# Wanted to buy point and shoot camera around 10k



## sirfamol85 (Apr 13, 2013)

Hello All,

Wanted to buy new point and shoot camera.

Requirements as follows....

1. Optical Zoom around 10x 
2. Compact in size
3. Sensors - don't know, but need best in this price range.
4. Does not need any features like wifi, 3g , or gps, any. But if any in price and not effecting the other features in this price, acceptable.

Thanks,
Amol


----------



## nac (Apr 13, 2013)

SZ7 costs about 8k.


----------



## sirfamol85 (Apr 13, 2013)

Just had hands ons, and find out Full HD will be better to buy. So adding this features to requirements.
I saw canon SX240, find very impressive. Any other comparable camera with in range of SX240?


----------



## nac (Apr 13, 2013)

^ SX240 is a very nice camera. Almost all the time, my first choice when it comes to travel zoom.

TZ30
HX20V 

are other two cameras you can compare with SX240.


----------



## sirfamol85 (Apr 13, 2013)

TZ30 and HX20V are going constly.
 What is difference between IXUS 240 HS and SX240 ? same ?
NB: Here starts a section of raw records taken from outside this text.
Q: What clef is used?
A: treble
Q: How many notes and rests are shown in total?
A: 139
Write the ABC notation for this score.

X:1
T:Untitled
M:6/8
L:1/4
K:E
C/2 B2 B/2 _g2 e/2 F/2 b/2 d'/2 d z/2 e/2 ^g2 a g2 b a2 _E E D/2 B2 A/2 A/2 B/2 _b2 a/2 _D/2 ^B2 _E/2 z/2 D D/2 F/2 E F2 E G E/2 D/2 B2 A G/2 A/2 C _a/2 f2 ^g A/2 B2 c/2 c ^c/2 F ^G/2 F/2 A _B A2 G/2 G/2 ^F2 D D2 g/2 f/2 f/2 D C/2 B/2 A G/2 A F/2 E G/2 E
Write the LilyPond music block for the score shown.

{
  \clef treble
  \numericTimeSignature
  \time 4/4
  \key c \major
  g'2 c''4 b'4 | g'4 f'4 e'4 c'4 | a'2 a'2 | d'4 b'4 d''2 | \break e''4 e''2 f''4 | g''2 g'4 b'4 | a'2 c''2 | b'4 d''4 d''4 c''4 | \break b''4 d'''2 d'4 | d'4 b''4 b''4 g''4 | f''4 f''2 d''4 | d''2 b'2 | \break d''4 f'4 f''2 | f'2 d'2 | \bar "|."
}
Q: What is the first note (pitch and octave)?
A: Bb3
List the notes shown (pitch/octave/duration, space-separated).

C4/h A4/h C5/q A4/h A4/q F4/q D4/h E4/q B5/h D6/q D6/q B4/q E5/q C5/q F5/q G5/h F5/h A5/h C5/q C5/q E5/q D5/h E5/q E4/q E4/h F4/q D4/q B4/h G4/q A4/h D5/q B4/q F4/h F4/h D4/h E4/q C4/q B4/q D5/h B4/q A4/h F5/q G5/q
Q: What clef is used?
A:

my bad. IXUS is 5x optica zoom

Last question SX240 HS or SX260 HS?


----------



## nac (Apr 14, 2013)

SX260 = SX240+GPS. No other difference.


----------



## sirfamol85 (Apr 14, 2013)

Ok. Wanted Red Color, so buyed SX260 here on ebay, got 5% discount also  . Thank you. Will share link to photo's soon.

Thank you, Nac.


----------



## nac (Apr 14, 2013)

That's a nice camera, you have ordered...


----------